4. The Trial Court, after framing issues and recording evidence, held that
appellant/defendant No.1 is the legally wedded wife of deceased Hukam Singh
but also held that plaintiff being nominee was entitled to receive the dues of late
Hukam Singh. Thus suit filed by respondent No.2 was decreed.

5. Being aggrieved by the judgment and decree passed by the trial court,
respondent No.1/defendant No.2 preferred an appeal, which was decreed vide
judgment and decree dated 05.08.2006 passed by Fourth Additional District
Judge (Fast Track), Shivpuri (M.P.) in Civil Appeal No.163/2005 and suit filed
by plaintiff was dismissed. However, in paragraph 14 of judgment, it was
mentioned that the ITBP Authority/defendant No.2 had made payment of dues of
late Hukam Singh to a person other than the nominee and thus it has committed a
serious irregularity. Accordingly, it was directed that action be taken against the
concerned employee of the ITBP.

6. It is submitted by counsel for appellant that so far as dismissal of the suit
filed by plaintiff/respondent No.2 is concerned, appellant has no grievance. But
appellant has grievance to the observation made by the appellate court that ITBP
had committed an illegality by making payment of the dues of late Hukam Singh
to a person other than the nominee /appellant.

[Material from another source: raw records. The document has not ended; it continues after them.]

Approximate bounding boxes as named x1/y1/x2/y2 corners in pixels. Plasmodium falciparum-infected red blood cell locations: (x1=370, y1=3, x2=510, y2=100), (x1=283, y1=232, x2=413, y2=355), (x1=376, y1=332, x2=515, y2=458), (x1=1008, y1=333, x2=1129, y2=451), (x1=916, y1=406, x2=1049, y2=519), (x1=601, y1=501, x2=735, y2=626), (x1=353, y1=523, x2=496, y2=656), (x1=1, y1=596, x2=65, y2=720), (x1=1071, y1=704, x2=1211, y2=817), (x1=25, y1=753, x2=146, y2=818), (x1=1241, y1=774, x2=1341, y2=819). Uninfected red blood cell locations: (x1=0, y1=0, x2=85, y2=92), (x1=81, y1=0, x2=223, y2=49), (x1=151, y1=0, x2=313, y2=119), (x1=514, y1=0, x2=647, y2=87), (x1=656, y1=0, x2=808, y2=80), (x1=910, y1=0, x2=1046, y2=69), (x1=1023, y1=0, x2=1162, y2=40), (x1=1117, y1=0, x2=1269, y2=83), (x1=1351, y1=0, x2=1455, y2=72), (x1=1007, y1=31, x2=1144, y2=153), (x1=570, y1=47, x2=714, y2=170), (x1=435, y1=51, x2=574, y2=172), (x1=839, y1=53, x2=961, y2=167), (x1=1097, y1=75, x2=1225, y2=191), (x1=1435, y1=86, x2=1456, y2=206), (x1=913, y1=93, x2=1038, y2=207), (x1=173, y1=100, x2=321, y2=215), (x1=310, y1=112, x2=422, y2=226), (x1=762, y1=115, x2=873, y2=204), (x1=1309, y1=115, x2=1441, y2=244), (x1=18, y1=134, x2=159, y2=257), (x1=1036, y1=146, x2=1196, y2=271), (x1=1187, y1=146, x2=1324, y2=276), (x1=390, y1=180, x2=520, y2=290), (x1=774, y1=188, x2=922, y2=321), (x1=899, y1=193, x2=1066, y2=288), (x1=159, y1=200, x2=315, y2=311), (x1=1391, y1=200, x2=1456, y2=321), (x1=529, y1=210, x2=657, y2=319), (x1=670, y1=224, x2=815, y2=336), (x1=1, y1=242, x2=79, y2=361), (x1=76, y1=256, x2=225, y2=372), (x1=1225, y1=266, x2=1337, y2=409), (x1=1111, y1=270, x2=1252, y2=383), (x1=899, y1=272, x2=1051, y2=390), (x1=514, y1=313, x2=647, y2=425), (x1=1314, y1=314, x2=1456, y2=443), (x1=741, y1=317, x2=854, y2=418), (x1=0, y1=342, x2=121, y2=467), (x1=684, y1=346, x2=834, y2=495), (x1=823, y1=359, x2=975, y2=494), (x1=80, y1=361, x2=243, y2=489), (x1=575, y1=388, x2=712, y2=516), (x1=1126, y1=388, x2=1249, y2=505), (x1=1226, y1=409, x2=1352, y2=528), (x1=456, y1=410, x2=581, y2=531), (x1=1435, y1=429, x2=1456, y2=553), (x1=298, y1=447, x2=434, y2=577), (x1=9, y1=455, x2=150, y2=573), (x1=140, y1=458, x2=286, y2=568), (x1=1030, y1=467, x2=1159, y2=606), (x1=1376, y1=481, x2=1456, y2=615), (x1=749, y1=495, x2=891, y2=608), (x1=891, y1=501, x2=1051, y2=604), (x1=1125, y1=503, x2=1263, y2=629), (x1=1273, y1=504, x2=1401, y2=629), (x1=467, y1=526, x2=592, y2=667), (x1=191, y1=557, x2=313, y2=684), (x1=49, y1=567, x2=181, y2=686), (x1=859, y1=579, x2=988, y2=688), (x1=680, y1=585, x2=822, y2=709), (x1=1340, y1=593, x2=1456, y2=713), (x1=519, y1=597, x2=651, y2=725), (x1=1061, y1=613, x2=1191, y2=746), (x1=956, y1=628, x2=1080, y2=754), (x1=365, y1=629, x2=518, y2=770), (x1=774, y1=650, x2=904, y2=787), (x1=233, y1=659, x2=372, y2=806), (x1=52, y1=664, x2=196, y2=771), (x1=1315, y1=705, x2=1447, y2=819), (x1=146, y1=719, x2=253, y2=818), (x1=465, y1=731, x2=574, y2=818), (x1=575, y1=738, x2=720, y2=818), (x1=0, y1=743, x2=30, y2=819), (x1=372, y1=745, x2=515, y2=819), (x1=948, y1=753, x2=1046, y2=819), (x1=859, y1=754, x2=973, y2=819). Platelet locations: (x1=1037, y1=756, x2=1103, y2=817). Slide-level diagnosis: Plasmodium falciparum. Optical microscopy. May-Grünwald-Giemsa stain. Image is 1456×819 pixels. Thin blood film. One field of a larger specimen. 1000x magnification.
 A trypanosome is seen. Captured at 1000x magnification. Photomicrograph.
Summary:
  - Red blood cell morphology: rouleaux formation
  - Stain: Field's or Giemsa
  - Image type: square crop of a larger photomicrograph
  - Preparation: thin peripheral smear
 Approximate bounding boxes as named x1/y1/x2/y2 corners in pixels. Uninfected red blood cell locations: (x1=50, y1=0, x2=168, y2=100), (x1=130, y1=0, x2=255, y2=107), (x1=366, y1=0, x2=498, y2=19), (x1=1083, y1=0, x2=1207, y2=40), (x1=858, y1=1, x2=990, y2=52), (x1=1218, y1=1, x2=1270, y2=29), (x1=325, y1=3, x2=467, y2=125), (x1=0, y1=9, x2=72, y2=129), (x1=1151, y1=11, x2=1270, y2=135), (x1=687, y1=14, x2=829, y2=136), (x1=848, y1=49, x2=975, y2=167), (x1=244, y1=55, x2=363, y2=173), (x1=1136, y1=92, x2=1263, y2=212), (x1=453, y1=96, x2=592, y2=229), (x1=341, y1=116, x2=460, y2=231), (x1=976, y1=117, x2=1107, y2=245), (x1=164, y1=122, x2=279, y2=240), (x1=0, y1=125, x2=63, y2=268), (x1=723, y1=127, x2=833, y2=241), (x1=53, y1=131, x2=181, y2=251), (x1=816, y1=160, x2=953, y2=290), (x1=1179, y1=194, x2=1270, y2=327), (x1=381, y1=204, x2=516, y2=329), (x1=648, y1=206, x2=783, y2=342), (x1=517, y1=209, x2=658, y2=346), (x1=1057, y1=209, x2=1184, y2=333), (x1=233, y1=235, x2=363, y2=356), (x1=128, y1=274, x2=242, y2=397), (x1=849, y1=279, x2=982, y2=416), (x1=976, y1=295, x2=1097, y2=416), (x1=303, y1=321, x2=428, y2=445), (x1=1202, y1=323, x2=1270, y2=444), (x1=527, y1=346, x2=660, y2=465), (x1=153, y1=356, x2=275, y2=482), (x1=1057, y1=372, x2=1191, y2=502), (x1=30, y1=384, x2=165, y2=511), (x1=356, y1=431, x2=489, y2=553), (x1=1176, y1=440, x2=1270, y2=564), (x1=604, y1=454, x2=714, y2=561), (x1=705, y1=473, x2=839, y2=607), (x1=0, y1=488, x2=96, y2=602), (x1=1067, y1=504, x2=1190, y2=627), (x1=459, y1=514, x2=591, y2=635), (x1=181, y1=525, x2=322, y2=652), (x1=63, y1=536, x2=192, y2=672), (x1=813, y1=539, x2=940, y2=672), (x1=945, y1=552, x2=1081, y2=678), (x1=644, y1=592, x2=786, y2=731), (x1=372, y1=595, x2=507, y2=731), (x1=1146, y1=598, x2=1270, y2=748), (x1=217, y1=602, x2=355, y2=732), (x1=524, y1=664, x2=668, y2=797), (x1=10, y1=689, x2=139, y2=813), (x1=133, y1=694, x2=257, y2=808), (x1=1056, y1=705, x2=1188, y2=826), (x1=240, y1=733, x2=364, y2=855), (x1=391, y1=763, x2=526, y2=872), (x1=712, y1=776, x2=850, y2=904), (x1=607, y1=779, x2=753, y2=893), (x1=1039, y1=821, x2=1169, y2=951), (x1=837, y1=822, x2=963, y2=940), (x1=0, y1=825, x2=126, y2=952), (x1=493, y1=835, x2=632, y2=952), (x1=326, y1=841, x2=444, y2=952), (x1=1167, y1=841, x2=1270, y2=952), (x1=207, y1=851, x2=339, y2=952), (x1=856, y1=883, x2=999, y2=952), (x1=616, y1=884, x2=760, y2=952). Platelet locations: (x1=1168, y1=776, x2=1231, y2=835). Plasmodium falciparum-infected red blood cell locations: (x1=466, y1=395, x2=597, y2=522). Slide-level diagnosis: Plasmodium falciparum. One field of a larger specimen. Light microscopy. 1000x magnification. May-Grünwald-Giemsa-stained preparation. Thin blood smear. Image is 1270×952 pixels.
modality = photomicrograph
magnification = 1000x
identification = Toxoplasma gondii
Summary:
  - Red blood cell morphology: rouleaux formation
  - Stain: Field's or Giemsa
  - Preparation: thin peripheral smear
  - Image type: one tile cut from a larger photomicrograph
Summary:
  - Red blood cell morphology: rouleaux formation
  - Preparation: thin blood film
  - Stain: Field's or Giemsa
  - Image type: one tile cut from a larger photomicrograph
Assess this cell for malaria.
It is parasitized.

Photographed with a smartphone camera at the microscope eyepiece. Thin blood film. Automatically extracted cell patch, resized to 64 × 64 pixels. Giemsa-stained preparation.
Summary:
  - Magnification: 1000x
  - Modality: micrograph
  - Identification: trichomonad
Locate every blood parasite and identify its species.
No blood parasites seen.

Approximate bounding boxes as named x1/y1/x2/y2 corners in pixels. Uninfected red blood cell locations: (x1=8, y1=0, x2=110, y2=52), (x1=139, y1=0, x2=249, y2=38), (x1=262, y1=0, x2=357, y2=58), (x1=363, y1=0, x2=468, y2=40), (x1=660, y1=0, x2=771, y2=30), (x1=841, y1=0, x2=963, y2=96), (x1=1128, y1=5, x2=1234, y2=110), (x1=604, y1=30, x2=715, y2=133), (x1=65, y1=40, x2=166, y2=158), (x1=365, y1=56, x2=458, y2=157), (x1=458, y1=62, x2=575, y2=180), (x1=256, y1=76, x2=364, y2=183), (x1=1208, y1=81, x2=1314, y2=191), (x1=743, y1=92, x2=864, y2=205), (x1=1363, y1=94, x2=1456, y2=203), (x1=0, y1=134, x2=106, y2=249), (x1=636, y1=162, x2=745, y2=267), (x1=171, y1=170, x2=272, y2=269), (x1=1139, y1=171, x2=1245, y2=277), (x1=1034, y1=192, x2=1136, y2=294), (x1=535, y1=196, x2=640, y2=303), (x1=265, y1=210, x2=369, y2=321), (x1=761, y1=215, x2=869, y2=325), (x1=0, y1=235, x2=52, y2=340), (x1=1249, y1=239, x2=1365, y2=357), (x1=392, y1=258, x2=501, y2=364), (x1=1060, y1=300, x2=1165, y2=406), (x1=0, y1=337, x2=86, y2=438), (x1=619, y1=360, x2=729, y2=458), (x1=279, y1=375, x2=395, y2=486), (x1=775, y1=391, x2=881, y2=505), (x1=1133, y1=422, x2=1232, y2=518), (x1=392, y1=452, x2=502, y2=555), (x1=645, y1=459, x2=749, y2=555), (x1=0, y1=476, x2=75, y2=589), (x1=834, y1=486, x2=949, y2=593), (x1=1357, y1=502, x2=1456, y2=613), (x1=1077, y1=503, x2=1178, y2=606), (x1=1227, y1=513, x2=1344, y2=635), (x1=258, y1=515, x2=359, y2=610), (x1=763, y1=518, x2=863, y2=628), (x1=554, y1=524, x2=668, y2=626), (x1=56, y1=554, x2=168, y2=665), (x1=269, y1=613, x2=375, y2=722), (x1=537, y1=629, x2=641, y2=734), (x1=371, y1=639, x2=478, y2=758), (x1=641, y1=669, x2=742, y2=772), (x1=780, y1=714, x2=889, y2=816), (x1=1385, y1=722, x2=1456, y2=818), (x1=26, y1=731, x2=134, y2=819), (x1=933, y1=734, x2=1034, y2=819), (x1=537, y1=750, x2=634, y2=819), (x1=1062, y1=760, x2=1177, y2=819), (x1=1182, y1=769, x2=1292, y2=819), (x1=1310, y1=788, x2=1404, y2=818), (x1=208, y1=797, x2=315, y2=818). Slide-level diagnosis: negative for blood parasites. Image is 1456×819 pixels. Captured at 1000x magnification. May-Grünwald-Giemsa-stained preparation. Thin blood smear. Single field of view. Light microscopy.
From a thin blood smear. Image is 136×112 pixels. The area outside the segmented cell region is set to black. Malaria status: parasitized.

7. It is submitted that a nominee is nothing but a trustee who holds the money
on behalf of the real owner. Once the trial court had given a categorical finding
that appellant is the legally wedded wife of Hukam Singh, then without reversing
that finding, the Appellate Court could not have held that the ITBP had
committed a material irregularity by making payment of dues of Hukam Singh to
a person other than the nominee.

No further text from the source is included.